As for the other streamers, Sky Cinema / Now TV had Terry Gilliam’s much-delayed The Man Who Killed Don Quixote; Disney+ had diverted-from-cinemas The One and Only Ivan (which I think I’ll give a miss anyway) and a doc about lyricist Howard Ashman, Howard (which does interest me); BBC iPlayer has a pair of films I’d like to rewatch, The Lost Boys and Love & Friendship, not to mention the original Poltergeist, which I’ve never seen; and on All 4 I missed the chance to see Wild Tales (the 183rd greatest film ever according to IMDb voters).

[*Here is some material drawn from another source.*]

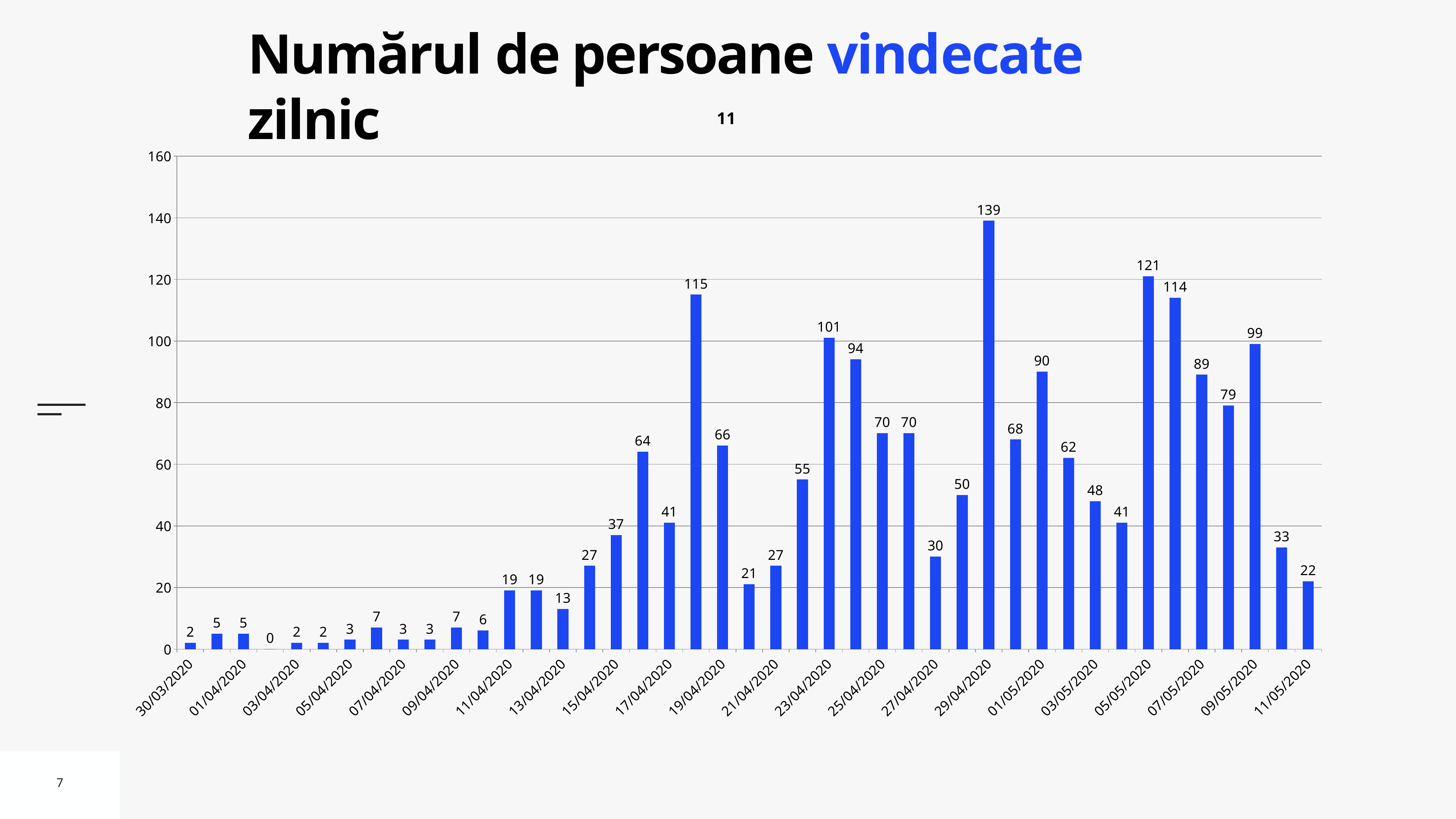
Which date has the highest value? 29/04/2020 What is the value for 29/04/2020? 139 Do the values generally rise or fall from 30/03/2020 to 29/04/2020? rise Is the value for 23/04/2020 greater or less than 100? greater What is the value for 23/04/2020? 101 Which is larger, the value for 01/05/2020 or the value for 07/05/2020? 01/05/2020 What is the difference between the values for 29/04/2020 and 05/05/2020? 18 What type of chart is shown on the slide? bar chart What is the title of the slide? Numărul de persoane vindecate zilnic What is the value for 05/05/2020? 121 What is the difference between the values for 09/05/2020 and 11/05/2020? 77 What is the value for 11/05/2020? 22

Finally, my new purchases on disc, of which there were a lot — some 54 films I could list (egads!) The bulk of those come from Arrow’s Gamera box set (with 12 films plus four alternate cuts), although Criterion’s Bruce Lee set was no slouch (with seven films plus one extended cut). The latter came as part of a belated order placed during Barnes & Noble’s Criterion sale back in July, which also included 1984, Come and See, and the four-part 1966-7 War and Peace; plus their editions of films I’ve already seen like The Grand Budapest Hotel, Portrait of a Lady on Fire, and Alfred Hitchcock’s Notorious. There were also a bunch of silents (I got good deals on eBay for US DVDs of the French serials Judex and The House of Mystery; plus an import of a French DVD set of French films from French director Raymond Bernard; and Masters of Cinema’s latest Buster Keaton three-feature box set) and a bunch of noirs (more from Masters of Cinema in the shape of No Way Out and Fritz Lang’s The Woman in the Window; and Blu-ray upgrades for the BFI’s releases of three Otto Preminger noirs and Jules Dassin’s Night and the City). Meanwhile, on 4K, I got Arrow’s UK format debut, Pitch Black, and their US format debut, but in its UK edition from StudioCanal, Flash Gordon (in a tat-filled box set. I love tat. It’s always kinda disappointing when you actually get it, but I can’t resist).

And that isn’t even everything, but it’s more than enough to be going on about.


Mulan comes to Disney+ for an additional fee (which varies by region). I’ll tell you this for nothing: I won’t be paying it.